Given passage
/---

Solution Using the tidyverse

First, make sure you downloaded the tidyverse and are able to load it. Furthermore, you need to install the palmerpenguins package to access the data sets. Load both packages and check if you have any NAMESPACE conflicts.

library(tidyverse)
library(palmerpenguins)

My conflicts are stats::filter() and stats::lag(), which should not be an issue.

Have a look at the class and structure of the penguins_raw data set. Also, make yourself familiar with the columns. Since the data set is part of a package, you can also use the corresponding help page (? or F1).

class(penguins_raw)
## [1] "tbl_df"     "tbl"        "data.frame"
str(penguins_raw)
## tibble [344 × 17] (S3: tbl_df/tbl/data.frame)
##  $ studyname        : chr [1:344] "PAL0708" "PAL0708" "PAL0708" "PAL0708" ...
##  $ sample_number    : num [1:344] 1 2 3 4 5 6 7 8 9 10 ...
##  $ species          : chr [1:344] "Adelie Penguin (Pygoscelis adeliae)" "Adelie Penguin (Pygoscelis adeliae)" "Adelie Penguin (Pygoscelis adeliae)" "Adelie Penguin (Pygoscelis adeliae)" ...
##  $ region           : chr [1:344] "Anvers" "Anvers" "Anvers" "Anvers" ...
##  $ island           : chr [1:344] "Torgersen" "Torgersen" "Torgersen" "Torgersen" ...
##  $ stage            : chr [1:344] "Adult, 1 Egg Stage" "Adult, 1 Egg Stage" "Adult, 1 Egg Stage" "Adult, 1 Egg Stage" ...
##  $ individual_id    : chr [1:344] "N1A1" "N1A2" "N2A1" "N2A2" ...
##  $ clutch_completion: chr [1:344] "Yes" "Yes" "Yes" "Yes" ...
##  $ date_egg         : Date[1:344], format: "2007-11-11" "2007-11-11" "2007-11-16" "2007-11-16" ...
##  $ culmen_length    : num [1:344] 39.1 39.5 40.3 NA 36.7 39.3 38.9 39.2 34.1 42 ...
##  $ culmen_depth     : num [1:344] 18.7 17.4 18 NA 19.3 20.6 17.8 19.6 18.1 20.2 ...
##  $ flipper_length   : num [1:344] 181 186 195 NA 193 190 181 195 193 190 ...
##  $ body_mass        : num [1:344] 3750 3800 3250 NA 3450 ...

\---

Provided material
/---

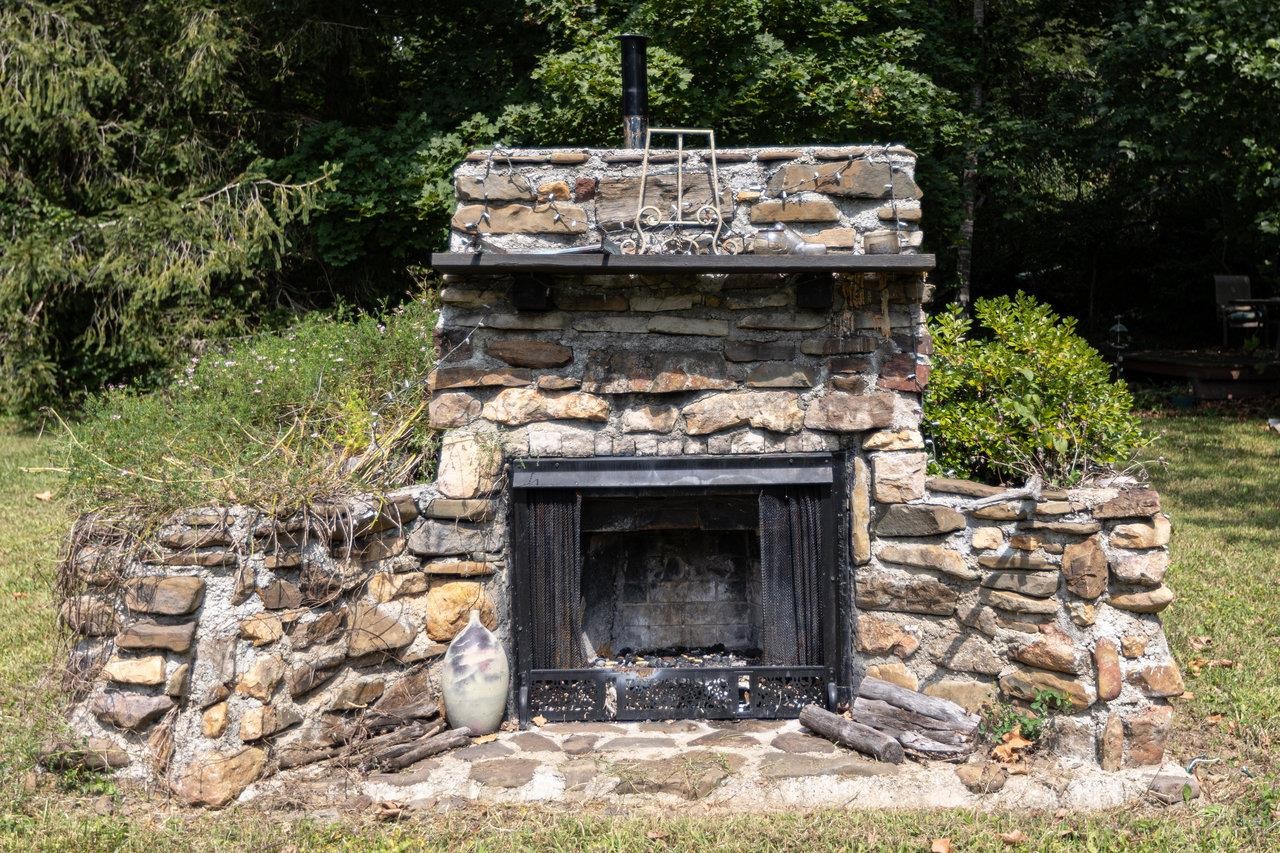 101 BROOKHOLLOW RD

\---

Questions on the material
A – In the tidyverse walkthrough, which columns of penguins_raw does the str() output list with the type num?
B – Return the part of the tidyverse walkthrough starting at "library(palmerpenguins)" and ending at "page (? or F1).".
C – Carry the tidyverse walkthrough forward from the point where it stops.
The material shown here was drawn from a separate source.

Responses for each task
A –
- sample_number
- culmen_length
- culmen_depth
- flipper_length
- body_mass

B –
library(palmerpenguins)

My conflicts are stats::filter() and stats::lag(), which should not be an issue.

Have a look at the class and structure of the penguins_raw data set. Also, make yourself familiar with the columns. Since the data set is part of a package, you can also use the corresponding help page (? or F1).

C –
##  $ sex              : chr [1:344] "MALE" "FEMALE" "FEMALE" NA ...
##  $ delta_15_n       : num [1:344] NA 8.95 8.37 NA 8.77 ...
##  $ delta_13_c       : num [1:344] NA -24.7 -25.3 NA -25.3 ...
##  $ comments         : chr [1:344] "Not enough blood for isotopes." NA NA "Adult not sampled." ...
##  - attr(*, "spec")=
##   .. cols(
##   ..   studyName = col_character(),
##   ..   `Sample Number` = col_double(),
##   ..   Species = col_character(),
##   ..   Region = col_character(),
##   ..   Island = col_character(),
##   ..   Stage = col_character(),
##   ..   `Individual ID` = col_character(),
##   ..   `Clutch Completion` = col_character(),
##   ..   `Date Egg` = col_date(format = ""),
##   ..   `Culmen Length (mm)` = col_double(),
##   ..   `Culmen Depth (mm)` = col_double(),
##   ..   `Flipper Length (mm)` = col_double(),
##   ..   `Body Mass (g)` = col_double(),
##   ..   Sex = col_character(),
##   ..   `Delta 15 N (o/oo)` = col_double(),
##   ..   `Delta 13 C (o/oo)` = col_double(),
##   ..   Comments = col_character()
##   .. )
names(penguins_raw)
##  [1] "studyname"         "sample_number"     "species"           "region"            "island"           
##  [6] "stage"             "individual_id"     "clutch_completion" "date_egg"          "culmen_length"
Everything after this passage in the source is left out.